Member of the Legislative Assembly of New Brunswick
- In office 1987–1999
- Constituency: Queens South (1987–95) Oromocto-Gagetown (1995–99)

Personal details
- Born: August 13, 1938 (age 87) Saint John, New Brunswick
- Party: New Brunswick Liberal Association
- Spouse: Diana Le Blanc
- Children: 4
- Occupation: educator

= Vaughn Blaney =

Canadian politician (born 1938)

Vaughn Blaney (born August 13, 1938) is a former educator and political figure in New Brunswick, Canada. He represented Queens South and then Oromocto-Gagetown in the Legislative Assembly of New Brunswick from 1987 to 1999 as a Liberal member.

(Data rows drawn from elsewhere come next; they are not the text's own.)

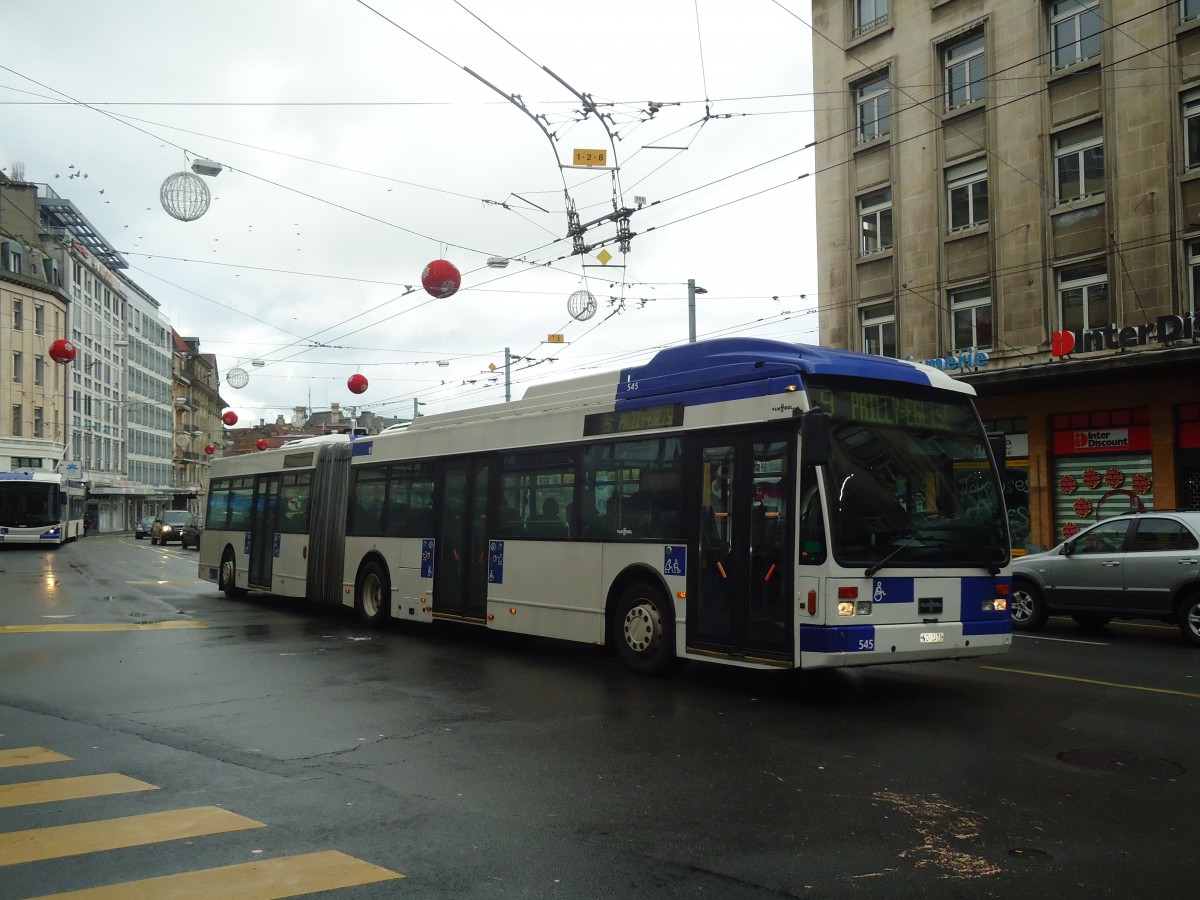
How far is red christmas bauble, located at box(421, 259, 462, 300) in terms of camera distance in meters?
15.8

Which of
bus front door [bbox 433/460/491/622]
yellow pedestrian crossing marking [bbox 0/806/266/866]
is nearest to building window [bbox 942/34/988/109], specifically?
bus front door [bbox 433/460/491/622]

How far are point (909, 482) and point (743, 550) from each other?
1.53 meters

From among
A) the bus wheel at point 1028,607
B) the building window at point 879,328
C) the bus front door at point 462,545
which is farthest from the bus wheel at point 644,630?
the building window at point 879,328

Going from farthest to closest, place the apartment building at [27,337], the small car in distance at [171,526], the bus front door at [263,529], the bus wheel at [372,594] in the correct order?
the apartment building at [27,337] < the small car in distance at [171,526] < the bus front door at [263,529] < the bus wheel at [372,594]

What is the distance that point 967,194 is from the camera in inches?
987

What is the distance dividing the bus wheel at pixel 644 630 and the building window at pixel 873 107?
776 inches

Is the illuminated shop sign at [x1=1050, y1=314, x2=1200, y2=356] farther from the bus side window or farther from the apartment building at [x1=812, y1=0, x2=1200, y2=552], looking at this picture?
the bus side window

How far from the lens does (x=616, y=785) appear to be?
643 centimetres

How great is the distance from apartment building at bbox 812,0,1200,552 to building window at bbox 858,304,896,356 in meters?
0.05

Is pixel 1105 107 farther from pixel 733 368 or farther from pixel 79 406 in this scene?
pixel 79 406

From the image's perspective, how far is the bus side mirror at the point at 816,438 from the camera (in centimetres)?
849

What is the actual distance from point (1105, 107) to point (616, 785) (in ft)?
68.3

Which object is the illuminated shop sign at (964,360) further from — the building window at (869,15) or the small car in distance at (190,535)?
the small car in distance at (190,535)

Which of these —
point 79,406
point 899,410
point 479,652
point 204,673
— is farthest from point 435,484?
point 79,406
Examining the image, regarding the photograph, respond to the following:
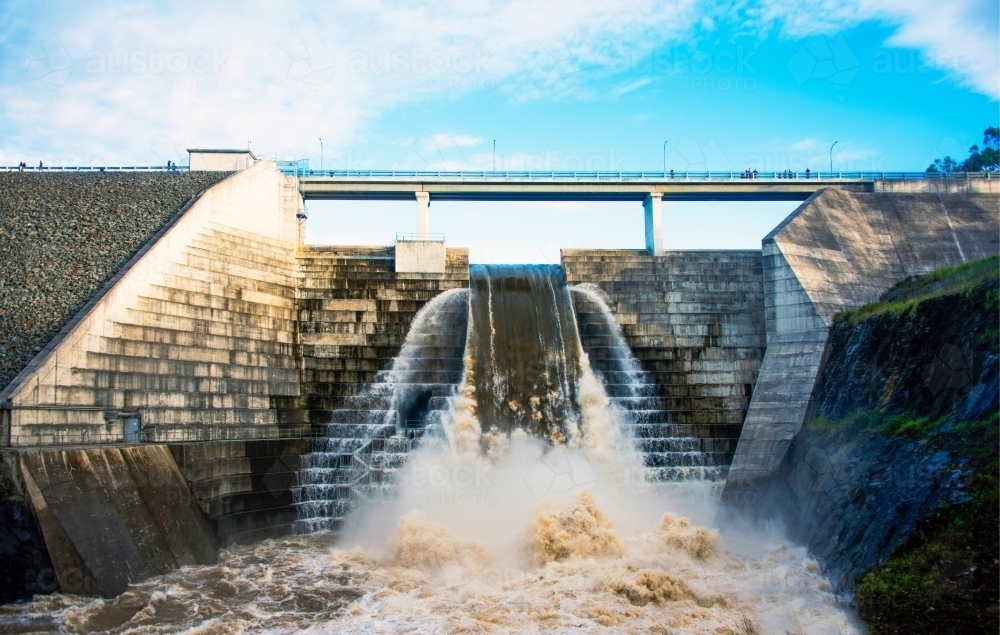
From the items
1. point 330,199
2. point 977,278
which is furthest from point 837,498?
point 330,199

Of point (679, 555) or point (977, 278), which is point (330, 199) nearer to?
point (679, 555)

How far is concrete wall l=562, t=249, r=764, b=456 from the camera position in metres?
22.6

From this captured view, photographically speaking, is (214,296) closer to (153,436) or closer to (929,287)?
(153,436)

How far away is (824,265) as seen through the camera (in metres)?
23.6

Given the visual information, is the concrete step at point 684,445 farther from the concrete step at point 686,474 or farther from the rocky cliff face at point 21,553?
the rocky cliff face at point 21,553

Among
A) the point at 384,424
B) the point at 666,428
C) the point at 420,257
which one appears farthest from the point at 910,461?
the point at 420,257

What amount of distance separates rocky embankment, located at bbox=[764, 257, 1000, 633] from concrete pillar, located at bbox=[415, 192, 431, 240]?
45.2 ft

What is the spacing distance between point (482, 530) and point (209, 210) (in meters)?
12.7

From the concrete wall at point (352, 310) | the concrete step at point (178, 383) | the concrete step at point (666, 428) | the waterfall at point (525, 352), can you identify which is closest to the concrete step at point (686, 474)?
the concrete step at point (666, 428)

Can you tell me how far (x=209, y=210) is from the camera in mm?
23516

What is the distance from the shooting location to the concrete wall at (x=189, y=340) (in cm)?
1625

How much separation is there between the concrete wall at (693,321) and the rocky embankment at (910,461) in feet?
10.0

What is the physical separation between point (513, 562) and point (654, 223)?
606 inches

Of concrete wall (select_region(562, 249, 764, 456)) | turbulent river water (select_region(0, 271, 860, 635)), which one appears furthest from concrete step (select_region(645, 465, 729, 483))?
concrete wall (select_region(562, 249, 764, 456))
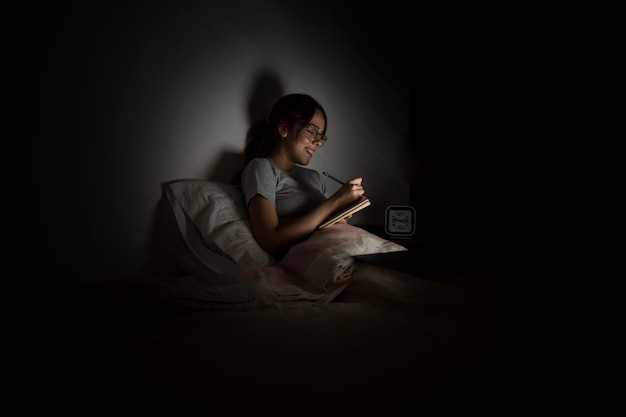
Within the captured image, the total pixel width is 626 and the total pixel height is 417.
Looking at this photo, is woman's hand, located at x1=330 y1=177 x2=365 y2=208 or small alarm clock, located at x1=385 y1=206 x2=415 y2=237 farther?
small alarm clock, located at x1=385 y1=206 x2=415 y2=237

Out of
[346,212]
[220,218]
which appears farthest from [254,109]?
[346,212]

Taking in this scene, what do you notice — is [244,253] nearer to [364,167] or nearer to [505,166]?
[364,167]

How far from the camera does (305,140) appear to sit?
1.33 metres

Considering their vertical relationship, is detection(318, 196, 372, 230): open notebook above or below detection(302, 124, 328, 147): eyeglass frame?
below

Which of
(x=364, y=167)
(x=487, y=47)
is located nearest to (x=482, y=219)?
(x=364, y=167)

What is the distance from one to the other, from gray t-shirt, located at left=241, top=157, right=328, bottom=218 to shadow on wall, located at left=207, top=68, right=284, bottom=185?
0.50 feet

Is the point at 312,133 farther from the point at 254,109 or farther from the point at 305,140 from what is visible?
the point at 254,109

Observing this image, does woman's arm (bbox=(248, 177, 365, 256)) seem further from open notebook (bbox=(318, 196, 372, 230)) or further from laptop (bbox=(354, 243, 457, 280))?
laptop (bbox=(354, 243, 457, 280))

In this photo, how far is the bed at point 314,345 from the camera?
1.19 feet

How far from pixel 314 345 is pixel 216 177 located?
0.96 metres

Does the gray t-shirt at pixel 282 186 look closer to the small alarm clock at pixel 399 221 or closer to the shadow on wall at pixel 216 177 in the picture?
the shadow on wall at pixel 216 177

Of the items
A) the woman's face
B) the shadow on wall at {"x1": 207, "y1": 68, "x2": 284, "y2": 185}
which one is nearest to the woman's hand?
the woman's face

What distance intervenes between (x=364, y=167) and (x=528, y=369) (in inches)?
60.3

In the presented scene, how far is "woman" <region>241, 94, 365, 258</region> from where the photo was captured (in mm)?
1080
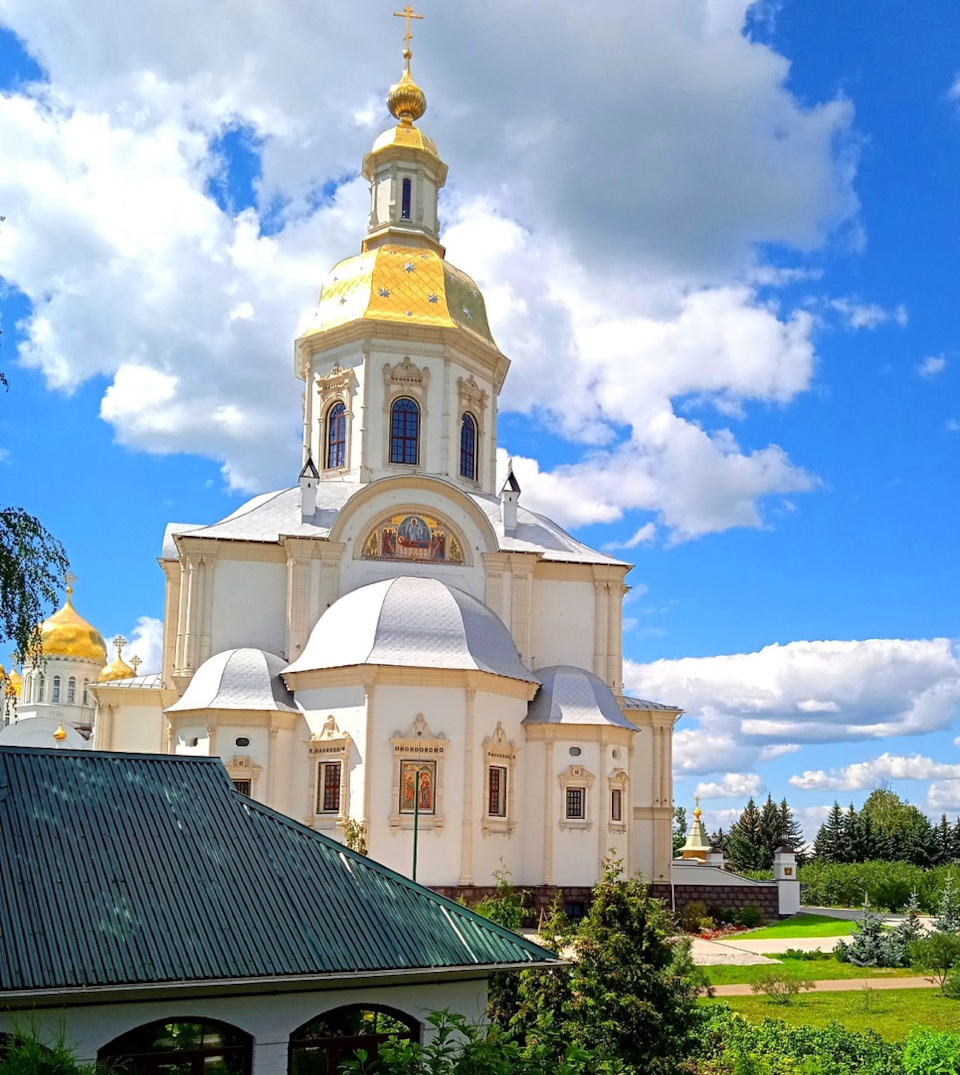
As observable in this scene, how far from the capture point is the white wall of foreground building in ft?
38.8

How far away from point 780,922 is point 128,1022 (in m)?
26.9

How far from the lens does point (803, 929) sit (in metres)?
33.7

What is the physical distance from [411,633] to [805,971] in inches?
452

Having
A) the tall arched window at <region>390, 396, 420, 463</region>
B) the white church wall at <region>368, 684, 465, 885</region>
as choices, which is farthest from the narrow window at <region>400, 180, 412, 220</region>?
the white church wall at <region>368, 684, 465, 885</region>

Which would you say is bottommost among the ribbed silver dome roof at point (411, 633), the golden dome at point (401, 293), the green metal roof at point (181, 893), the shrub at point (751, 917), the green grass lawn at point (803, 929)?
the green grass lawn at point (803, 929)

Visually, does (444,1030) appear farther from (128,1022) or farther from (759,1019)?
(759,1019)

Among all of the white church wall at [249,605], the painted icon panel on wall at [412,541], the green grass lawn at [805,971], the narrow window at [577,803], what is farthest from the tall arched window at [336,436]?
the green grass lawn at [805,971]

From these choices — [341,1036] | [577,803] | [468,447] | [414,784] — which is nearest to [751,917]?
[577,803]

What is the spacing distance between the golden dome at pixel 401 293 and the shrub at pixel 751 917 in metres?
18.3

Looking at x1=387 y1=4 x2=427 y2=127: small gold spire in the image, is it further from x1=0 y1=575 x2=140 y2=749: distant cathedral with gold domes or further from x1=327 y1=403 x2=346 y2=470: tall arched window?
x1=0 y1=575 x2=140 y2=749: distant cathedral with gold domes

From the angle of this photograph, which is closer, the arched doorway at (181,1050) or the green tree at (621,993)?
the arched doorway at (181,1050)

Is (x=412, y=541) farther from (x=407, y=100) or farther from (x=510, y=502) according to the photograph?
(x=407, y=100)

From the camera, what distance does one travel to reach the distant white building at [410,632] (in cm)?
2920

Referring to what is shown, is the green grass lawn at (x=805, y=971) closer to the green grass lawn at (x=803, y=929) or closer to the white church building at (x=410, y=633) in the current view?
the white church building at (x=410, y=633)
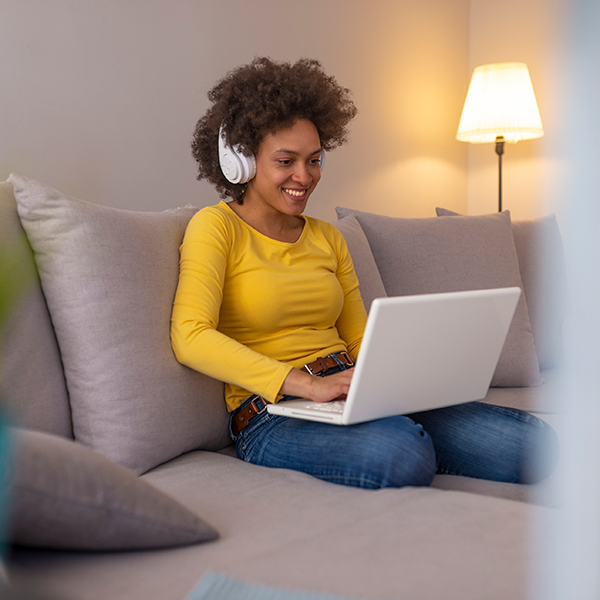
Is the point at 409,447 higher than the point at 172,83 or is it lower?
lower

He was born in Saint John, New Brunswick and was educated at the University of Moncton and University of New Brunswick. Blaney was a teacher and principal. He also served as mayor of Gagetown. Blaney was Minister of Municipal Affairs and Environment from 1987 to 1989, Minister of Environment from 1989 to 1991 and from 1995 to 1997, Minister of Advanced Education and Labour from 1991 to 1994, and Minister of Education and Minister of State for Youth from 1994 to 1995.

In August 2005, Blaney was named to head an inquiry into the use of Agent Orange at CFB Gagetown; in October of that year, Blaney resigned, citing health reasons.